## Passage for review
........

Wearing proper gear protects you, while also providing comfort in extreme weather conditions. It helps you stay dry when it’s rainy, warm when it’s cold, and cool when it’s hot. Yes, good riding gear can be expensive, but your comfort and safety are priceless.

  • Helmet

    The helmet is the most important component of your riding gear. Not wearing one when you ride is extremely dangerous, as well as wearing the wrong one. Here’s how to know your helmet is the right size: it fits comfortably around your head while also keeping it stabilized. If there is pinching or pressure points, it’s too small, and if it seems loose, it’s too large. If the helmet comfortably stays put, it’s a good fit. Keep in mind that just as every head is a different shape, so are helmets. Be patient when looking around as you will likely have to try on several before you find one that fits your head shape. Your helmet should have a decent ventilation system as well to prevent overheating in warm weather. We recommend you buy a helmet that is Snell certified, meaning the helmet has successfully passed anti-puncture strength testing in a one-time crash. These helmets will be the most durable and protective. Make sure to replace your helmet every 5 years, as they wear down and become less protective over time.

  • Glasses

    If you don’t ride with a full-face helmet, your eyes are exposed to the sun and debris in the air. In addition to keeping dirt, dust, and bugs out of your eyes, wearing eye protection while riding is required by law in many states. We recommend that you have a pair for both day riding (tinted with UV protection) and night riding (clear). Many riders prefer glasses with foam around the rim because it keeps wind out of their eyes. It is also important that your glasses have comfortable straps, a good range of peripheral vision, and fit well underneath your helmet.

  • Jacket

    Motorcycle jackets should fit snug to stay on if you slide off of your bike. However, they should not constrict movement. They should have extra protective padding and stronger seams on the upper back, shoulders, and elbows. Jackets with removable lining allow you to adjust the insulation properties depending on warm or cool weather. If you ride in a warm region, investing in a jacket with mesh panels allows constant ventilation which will cool you down significantly when the weather is hot.

........

## Records provided
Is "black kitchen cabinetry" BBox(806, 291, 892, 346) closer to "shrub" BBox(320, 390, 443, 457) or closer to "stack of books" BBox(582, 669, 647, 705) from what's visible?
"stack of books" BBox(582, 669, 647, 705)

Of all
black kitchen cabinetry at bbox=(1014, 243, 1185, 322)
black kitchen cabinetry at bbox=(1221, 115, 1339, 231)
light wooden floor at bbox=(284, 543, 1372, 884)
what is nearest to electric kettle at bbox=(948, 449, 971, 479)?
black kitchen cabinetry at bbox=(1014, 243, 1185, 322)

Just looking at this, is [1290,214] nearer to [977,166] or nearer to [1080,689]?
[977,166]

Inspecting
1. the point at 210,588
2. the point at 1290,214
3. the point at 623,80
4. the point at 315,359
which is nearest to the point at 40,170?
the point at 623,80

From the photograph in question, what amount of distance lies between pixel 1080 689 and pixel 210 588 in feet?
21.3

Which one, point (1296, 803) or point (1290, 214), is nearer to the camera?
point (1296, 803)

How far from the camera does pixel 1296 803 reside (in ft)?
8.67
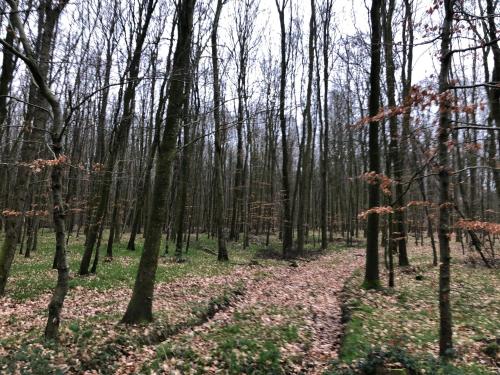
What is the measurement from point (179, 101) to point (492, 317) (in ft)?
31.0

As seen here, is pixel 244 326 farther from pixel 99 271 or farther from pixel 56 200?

........

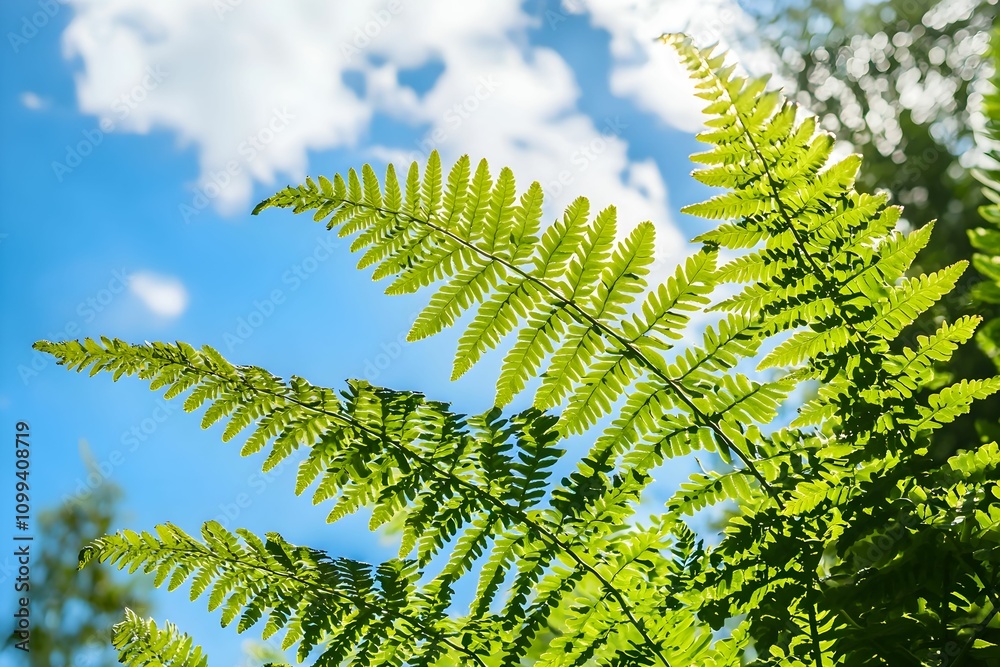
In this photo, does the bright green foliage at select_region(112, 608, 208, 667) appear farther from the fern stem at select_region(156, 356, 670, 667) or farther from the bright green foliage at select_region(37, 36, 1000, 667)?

........

## What you need to do
A: From the riding gear text, copy word for word the part that begins at the words "Motorcycle jackets should" and ends after the words "weather is hot.".
B: According to the riding gear text, why should you replace your helmet every 5 years?

## Responses by item number
A:
Motorcycle jackets should fit snug to stay on if you slide off of your bike. However, they should not constrict movement. They should have extra protective padding and stronger seams on the upper back, shoulders, and elbows. Jackets with removable lining allow you to adjust the insulation properties depending on warm or cool weather. If you ride in a warm region, investing in a jacket with mesh panels allows constant ventilation which will cool you down significantly when the weather is hot.

B: Helmets wear down and become less protective over time.